Still, patients csme to admit that it was an improvement from the older way of doing things. After all, doctors could only see, up until the recent years, what was occurring in a person's body by cutting them open.

The Nebula in Orion
Photo 2
Captured by Henry Draper, the first pictures of a nebula was regarded as one of the greatest achievements of photography until today.

Photography had already been around for 40 years when this image was captured during 1880. Photographers were already on subjects like the moon, sun, stars, comets as well as some planets – yet not celestial nebulae, due to their light being very faint.An exposure time of 51 minutes was necessary to capture this image, but still, critics argued that drawings using pencils of the same nebula were even better than the photo.

Somehow, as the first photograph of its nature, this picture opened up numerous new lines of inquiry and controversy around the types of raw products that went into the creation of Earth and the solar system. Its existence raised queries like the size of the universe, including the origins of humanity itself.

The Dogon fields
photo 3
Marcel Griaule, a French ethnographer who was skilled in aerial photography in World War One, took this bird’s-eye-view image in the mid-1930s when he visited Dogon for the fourth time. Dogon was a group of secretive people who used to carve their homes on the sandstone Bandiagara cliffs of modern-day Mali.

Marveling at the beauty and conformity of the Dogon’s rituals, myths, and other ways of living, Griaule argued that the aerial view of the landscape could actually reveal secrets regarding its inhabitants' lives that could be useful to Westerners to build a happier society.

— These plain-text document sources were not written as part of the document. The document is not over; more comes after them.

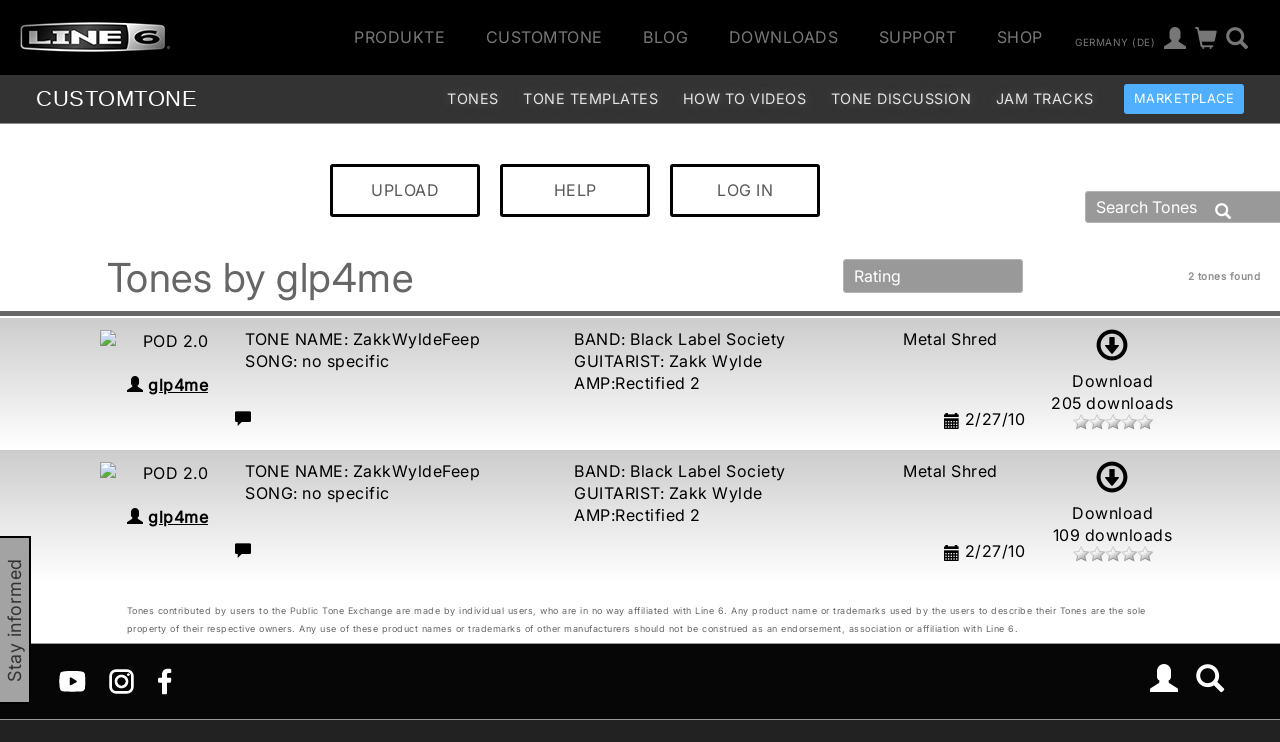

--- FILE ---
content_type: text/html
request_url: https://line6.com/ajax/modalsignup.html?list_id=1&request_url=%252Fcustomtone%252Fprofile%252Fglp4me%252F%253Flocale%253Dde_DE
body_size: 215
content:
{"focus":"","error":"","show":1,"success":1,"show_button":1}
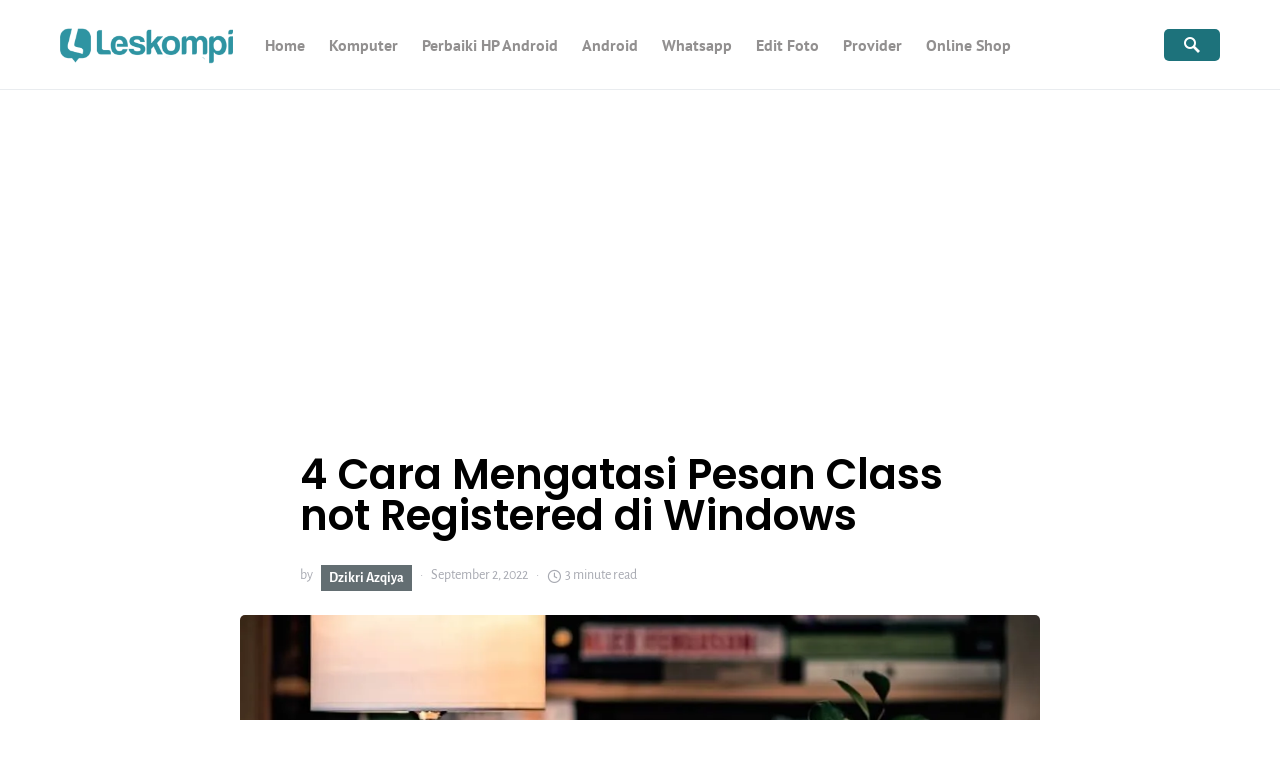

--- FILE ---
content_type: text/html; charset=utf-8
request_url: https://www.google.com/recaptcha/api2/aframe
body_size: 250
content:
<!DOCTYPE HTML><html><head><meta http-equiv="content-type" content="text/html; charset=UTF-8"></head><body><script nonce="QsL44SbHC7kZV6pY_tTJnQ">/** Anti-fraud and anti-abuse applications only. See google.com/recaptcha */ try{var clients={'sodar':'https://pagead2.googlesyndication.com/pagead/sodar?'};window.addEventListener("message",function(a){try{if(a.source===window.parent){var b=JSON.parse(a.data);var c=clients[b['id']];if(c){var d=document.createElement('img');d.src=c+b['params']+'&rc='+(localStorage.getItem("rc::a")?sessionStorage.getItem("rc::b"):"");window.document.body.appendChild(d);sessionStorage.setItem("rc::e",parseInt(sessionStorage.getItem("rc::e")||0)+1);localStorage.setItem("rc::h",'1768500945054');}}}catch(b){}});window.parent.postMessage("_grecaptcha_ready", "*");}catch(b){}</script></body></html>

It was apparent that the Dogon lived in such homes that reflected not just their landscape but also their family structures as well as their values.

This picture paved the way for a breed of Western architects, planners, including sociologists that would develop a new and more humanistic approach to the established environment.

The Broom cottages
photo 4
This picture of a row of cottages is not remarkable at first. So how come this marked the moment when documenting routine daily life became a pastime for all?

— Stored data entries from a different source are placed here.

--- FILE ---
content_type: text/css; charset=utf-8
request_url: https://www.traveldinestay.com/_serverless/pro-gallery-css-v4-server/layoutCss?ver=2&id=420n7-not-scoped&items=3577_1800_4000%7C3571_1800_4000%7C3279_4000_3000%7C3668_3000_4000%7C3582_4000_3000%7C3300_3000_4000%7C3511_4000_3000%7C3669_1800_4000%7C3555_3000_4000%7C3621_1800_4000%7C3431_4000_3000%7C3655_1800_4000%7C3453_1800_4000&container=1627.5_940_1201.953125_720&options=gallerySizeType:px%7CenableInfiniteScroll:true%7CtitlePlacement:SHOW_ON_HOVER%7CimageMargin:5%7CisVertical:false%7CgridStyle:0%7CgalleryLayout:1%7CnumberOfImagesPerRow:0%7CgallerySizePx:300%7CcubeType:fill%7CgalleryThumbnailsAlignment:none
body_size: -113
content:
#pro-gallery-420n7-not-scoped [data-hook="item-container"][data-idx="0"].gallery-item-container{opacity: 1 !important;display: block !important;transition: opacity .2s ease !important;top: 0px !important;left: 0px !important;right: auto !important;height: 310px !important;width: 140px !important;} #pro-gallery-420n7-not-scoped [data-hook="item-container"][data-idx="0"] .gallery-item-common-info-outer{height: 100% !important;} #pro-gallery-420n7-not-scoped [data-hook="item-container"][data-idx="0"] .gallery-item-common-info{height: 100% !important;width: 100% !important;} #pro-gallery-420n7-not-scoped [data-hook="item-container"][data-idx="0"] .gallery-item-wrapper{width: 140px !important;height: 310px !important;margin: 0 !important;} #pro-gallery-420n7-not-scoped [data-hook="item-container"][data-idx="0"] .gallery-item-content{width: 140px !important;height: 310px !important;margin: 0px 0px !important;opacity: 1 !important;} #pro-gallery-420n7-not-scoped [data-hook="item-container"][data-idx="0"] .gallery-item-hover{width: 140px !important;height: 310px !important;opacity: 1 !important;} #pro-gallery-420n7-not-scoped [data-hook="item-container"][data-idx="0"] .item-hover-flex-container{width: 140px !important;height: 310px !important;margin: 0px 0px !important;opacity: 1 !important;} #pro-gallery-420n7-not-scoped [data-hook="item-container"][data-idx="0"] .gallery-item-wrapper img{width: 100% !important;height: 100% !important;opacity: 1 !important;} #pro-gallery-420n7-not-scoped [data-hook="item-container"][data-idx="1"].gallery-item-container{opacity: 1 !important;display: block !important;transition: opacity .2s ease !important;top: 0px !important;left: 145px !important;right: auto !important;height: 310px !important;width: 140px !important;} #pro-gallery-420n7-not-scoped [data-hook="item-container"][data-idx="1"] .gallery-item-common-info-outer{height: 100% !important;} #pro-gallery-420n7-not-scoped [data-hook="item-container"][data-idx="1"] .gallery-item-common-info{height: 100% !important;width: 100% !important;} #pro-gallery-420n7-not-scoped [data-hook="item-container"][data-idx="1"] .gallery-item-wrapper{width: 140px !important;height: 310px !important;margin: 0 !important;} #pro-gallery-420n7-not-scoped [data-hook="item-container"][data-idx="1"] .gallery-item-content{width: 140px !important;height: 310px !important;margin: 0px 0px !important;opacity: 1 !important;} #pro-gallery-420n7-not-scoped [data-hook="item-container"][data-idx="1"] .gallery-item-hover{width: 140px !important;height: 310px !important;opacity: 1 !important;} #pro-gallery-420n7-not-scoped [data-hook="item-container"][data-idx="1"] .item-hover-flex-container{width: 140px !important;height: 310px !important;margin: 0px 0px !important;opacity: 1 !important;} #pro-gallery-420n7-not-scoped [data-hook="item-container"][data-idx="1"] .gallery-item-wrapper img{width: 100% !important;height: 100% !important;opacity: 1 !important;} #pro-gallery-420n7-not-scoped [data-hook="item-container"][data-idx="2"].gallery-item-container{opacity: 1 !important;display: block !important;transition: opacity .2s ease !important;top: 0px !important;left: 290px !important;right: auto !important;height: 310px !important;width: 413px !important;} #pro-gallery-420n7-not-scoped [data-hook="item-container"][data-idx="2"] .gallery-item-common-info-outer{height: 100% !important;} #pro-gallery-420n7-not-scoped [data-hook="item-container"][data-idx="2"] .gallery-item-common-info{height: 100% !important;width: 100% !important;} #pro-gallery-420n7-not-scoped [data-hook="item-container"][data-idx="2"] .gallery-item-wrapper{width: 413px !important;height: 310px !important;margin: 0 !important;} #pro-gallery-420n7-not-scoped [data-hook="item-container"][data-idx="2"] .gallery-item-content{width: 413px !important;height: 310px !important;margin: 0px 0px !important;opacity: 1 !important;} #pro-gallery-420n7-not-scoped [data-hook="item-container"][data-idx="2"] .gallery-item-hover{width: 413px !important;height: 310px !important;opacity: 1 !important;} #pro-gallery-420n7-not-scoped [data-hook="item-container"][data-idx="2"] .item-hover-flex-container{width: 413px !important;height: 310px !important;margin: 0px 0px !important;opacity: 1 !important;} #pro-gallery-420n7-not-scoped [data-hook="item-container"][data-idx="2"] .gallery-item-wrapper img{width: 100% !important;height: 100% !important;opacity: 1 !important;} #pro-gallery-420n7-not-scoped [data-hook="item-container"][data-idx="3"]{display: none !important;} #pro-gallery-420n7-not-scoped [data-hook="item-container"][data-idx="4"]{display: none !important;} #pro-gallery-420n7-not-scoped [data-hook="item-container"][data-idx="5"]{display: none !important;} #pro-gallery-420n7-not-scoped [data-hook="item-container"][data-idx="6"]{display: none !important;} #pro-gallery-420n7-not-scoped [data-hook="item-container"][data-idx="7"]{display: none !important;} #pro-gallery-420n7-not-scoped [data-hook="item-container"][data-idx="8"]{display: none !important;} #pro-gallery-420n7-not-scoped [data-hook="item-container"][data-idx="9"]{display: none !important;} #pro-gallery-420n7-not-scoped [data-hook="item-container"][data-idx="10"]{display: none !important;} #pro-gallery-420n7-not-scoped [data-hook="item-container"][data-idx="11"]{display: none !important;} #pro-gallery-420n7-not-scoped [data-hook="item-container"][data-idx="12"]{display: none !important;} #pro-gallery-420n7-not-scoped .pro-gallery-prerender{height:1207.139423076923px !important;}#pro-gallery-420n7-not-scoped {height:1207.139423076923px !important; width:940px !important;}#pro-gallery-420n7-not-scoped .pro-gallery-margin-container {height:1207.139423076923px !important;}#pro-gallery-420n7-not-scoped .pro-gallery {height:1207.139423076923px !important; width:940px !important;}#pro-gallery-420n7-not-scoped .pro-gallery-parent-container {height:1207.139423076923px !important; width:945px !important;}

W. Jerome Harrison, the person behind this photo, was a Victorian polymath. He launched a grand scheme for documentation of the country's visual history, and hundreds of amateur photographers inspired by him, also took photos of buildings that they see as important – not due to its grandeur or fame, but for its conventional characteristic and the kind of life it represented at the time. Nowadays, libraries and museums are so full of these exhibits, forming the backbone of several local history collections.

Organisations like Wiki-buildings and English Heritage these days are documenting the visual history of structures on a much grander scale. However, the act of allowing ordinary individuals to define what really matters about the past actually began with Harrison – and altered the way in which the nation sees itself.

The Tichborne Claimant
photo 5
In the remote town of Wagga Wagga, Australia during 1866, a butcher sat for his photograph. After 3 years, the resulting image had Britain captivated. It would become essential to the longest legal battle during the 19th-century England, sparking arguments about evidence, the law, ethics and facial recognition that have been going on ever since.

The photo's subject was known to his neighbours as Tom Castro, but he was born with the name Arthur Orton. He was a native of London and emigrated to Australia to start a new life during 1852. After 10 years, he had posed for this photo in an attempt to verify his identity as Sir Roger Tichborne. He was an English aristocrat who had vanished off the coast of Brazil way back ten years. Perhaps the reason why he looks shrewd.

Incredibly, the picture convinced the missing man’s birth mother, Lady Tichborne. With her financial support, he was able to sail back to Europe. Around a year later, after the death of his so-called mother, he claimed the inheritance against the rest of the Tichborne family.

The legal trial that followed was the longest and among the most expensive in British legal history, with only Orton's photograph as a piece of impotant evidence. The picture itself raises questions of very huge importance: is photography a means of empowerment, or is it for surveillance and control? Can it be utilized to establish truth from fiction?

These questions remains until today – and they were introduced to us for the first time in a photograph of a slaughterman from Wagga Wagga.